# Max and Xavier



## Relayer (Apr 29, 2010)

I guess the brag is for the Xavier the savannah cat!! He's a dog whisperer... watch, you can almost hear him say "chttt!" just before he taps Max.  Two short clips...

MOV00421.flv video by Relayer59 - Photobucket

MOV00422.flv video by Relayer59 - Photobucket


----------



## Trina (Sep 11, 2009)

Looks like those two are BFF, that's great!


----------



## JakodaCD OA (May 14, 2000)

toooo cute ! Glad they have each other for buddies I'd love to get a savannah kitty one day


----------



## Whitedog404 (Mar 25, 2010)

The animals are great, but I'm impressed that you have a white couch with a puppy.


----------



## Relayer (Apr 29, 2010)

Whitedog404 said:


> The animals are great, but I'm impressed that you have a white couch with a puppy.
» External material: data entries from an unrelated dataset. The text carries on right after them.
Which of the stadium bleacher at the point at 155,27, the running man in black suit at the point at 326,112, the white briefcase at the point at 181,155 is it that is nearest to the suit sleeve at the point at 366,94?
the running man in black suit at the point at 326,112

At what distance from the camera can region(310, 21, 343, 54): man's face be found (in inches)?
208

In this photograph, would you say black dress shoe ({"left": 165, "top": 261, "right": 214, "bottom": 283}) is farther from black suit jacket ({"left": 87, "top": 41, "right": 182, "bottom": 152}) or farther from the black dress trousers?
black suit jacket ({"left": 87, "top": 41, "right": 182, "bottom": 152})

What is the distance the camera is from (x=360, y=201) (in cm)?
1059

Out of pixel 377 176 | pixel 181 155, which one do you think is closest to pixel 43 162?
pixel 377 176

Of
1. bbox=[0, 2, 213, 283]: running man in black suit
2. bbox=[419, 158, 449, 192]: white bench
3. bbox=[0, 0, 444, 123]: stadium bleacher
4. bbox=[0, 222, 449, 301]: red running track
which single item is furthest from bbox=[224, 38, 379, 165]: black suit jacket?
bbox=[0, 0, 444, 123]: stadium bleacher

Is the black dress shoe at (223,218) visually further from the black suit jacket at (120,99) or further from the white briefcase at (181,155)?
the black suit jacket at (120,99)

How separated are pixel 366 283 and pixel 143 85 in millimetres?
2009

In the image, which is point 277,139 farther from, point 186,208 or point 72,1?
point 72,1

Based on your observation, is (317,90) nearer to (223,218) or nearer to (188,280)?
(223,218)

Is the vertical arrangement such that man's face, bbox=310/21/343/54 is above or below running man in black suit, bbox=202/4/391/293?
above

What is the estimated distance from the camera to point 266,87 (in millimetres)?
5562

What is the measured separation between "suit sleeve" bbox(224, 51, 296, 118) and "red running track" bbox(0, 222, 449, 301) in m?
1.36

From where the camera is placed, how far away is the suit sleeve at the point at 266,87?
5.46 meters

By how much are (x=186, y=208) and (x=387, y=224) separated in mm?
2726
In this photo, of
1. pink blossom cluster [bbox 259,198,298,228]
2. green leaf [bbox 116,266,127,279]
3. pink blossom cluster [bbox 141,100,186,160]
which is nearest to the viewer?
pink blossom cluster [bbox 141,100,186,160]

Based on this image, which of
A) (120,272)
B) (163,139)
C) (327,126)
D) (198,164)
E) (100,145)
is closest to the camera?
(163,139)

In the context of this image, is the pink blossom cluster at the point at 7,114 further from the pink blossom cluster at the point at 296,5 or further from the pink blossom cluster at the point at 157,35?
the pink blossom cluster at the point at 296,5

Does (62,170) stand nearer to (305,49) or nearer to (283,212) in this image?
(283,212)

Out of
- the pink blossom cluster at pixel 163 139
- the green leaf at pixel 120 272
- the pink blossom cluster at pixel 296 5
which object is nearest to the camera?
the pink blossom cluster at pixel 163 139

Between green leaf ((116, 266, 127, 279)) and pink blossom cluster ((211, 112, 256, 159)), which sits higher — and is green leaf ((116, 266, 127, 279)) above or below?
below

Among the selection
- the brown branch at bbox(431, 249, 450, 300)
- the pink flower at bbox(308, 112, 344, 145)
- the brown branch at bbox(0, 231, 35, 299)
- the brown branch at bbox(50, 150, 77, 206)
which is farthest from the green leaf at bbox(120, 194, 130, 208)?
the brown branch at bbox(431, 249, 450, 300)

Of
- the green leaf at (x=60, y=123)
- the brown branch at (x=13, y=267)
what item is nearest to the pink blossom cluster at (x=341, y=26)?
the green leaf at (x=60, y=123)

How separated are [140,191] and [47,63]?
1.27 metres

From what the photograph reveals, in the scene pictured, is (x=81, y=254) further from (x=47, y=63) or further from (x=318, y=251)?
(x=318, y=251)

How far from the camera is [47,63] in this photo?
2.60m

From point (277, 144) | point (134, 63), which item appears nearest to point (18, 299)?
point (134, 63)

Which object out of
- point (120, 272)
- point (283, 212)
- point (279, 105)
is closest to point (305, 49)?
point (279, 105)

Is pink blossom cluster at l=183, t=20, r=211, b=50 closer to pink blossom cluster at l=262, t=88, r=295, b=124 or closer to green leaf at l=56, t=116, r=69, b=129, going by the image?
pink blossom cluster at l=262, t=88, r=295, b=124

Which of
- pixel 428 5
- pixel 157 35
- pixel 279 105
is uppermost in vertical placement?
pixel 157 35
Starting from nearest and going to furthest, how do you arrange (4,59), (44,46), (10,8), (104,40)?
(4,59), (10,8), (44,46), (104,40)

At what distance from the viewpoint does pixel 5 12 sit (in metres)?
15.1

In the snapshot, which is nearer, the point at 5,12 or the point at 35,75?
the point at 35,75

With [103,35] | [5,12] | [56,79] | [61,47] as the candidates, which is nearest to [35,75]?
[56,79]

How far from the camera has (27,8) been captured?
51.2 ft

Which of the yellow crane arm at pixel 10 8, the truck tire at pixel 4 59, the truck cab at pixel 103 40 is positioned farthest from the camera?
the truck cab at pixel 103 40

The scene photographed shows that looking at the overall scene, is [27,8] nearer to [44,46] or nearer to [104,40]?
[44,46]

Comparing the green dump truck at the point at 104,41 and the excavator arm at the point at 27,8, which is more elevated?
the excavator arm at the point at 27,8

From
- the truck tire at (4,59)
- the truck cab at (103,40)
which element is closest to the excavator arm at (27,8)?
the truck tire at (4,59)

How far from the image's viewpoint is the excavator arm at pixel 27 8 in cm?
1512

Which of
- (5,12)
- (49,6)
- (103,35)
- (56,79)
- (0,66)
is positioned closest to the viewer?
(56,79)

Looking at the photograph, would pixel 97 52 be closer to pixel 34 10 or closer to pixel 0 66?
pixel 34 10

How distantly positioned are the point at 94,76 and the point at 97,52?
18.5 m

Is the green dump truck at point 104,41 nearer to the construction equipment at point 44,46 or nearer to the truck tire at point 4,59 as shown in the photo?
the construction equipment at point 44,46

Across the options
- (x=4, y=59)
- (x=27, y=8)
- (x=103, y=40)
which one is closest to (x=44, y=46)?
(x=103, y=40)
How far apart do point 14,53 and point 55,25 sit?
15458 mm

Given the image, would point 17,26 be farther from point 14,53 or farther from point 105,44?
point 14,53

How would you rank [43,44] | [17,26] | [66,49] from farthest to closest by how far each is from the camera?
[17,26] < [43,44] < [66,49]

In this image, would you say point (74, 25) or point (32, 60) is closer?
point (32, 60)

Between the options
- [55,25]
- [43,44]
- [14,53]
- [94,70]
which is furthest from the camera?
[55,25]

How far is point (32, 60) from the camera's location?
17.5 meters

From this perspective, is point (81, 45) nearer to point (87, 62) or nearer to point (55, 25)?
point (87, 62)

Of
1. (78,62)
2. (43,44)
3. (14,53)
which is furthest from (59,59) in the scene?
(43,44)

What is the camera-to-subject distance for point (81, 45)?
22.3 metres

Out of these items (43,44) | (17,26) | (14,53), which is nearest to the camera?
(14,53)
LOL, don't be too impressed, the couch came before the pup!! I don't feel good about the couch's future, but we'll try!!


----------



## Relayer (Apr 29, 2010)

JakodaCD OA said:


> toooo cute ! Glad they have each other for buddies I'd love to get a savannah kitty one day


Savannah cats are simply the best and smartest cats I've ever had. Sort of the GSD of cats!


----------



## Relayer (Apr 29, 2010)

Trina said:


> Looks like those two are BFF, that's great!


They are BFF, I just hope it's forever. I haven't video camed it yet, but they have recently started literally jumping on top of each other and mouthing one another pretty vigorously. I do pray that Max doesn't bite him too hard some day... that would really, well... bite.


----------